■ Records drawn from a dataset:
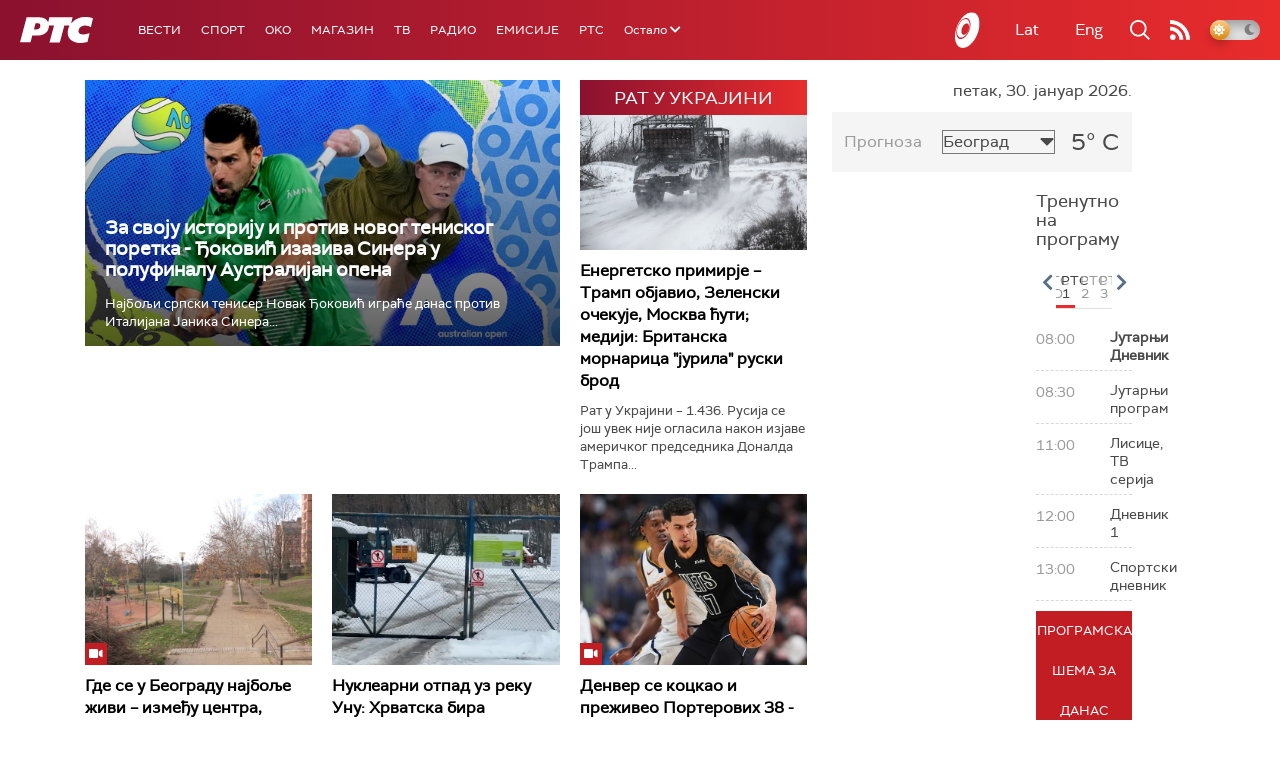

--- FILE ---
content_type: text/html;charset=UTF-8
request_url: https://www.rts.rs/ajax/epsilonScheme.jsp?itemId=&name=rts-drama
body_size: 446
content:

■ YOUR OBJECTIVE: The records above need to be copied exactly, with the pictures left out.

■ SOLUTION FOR THIS TASK:
--- FILE ---
content_type: text/html;charset=UTF-8
request_url: https://www.rts.rs/ajax/epsilonScheme.jsp?itemId=&name=rts-drama
body_size: 446
content:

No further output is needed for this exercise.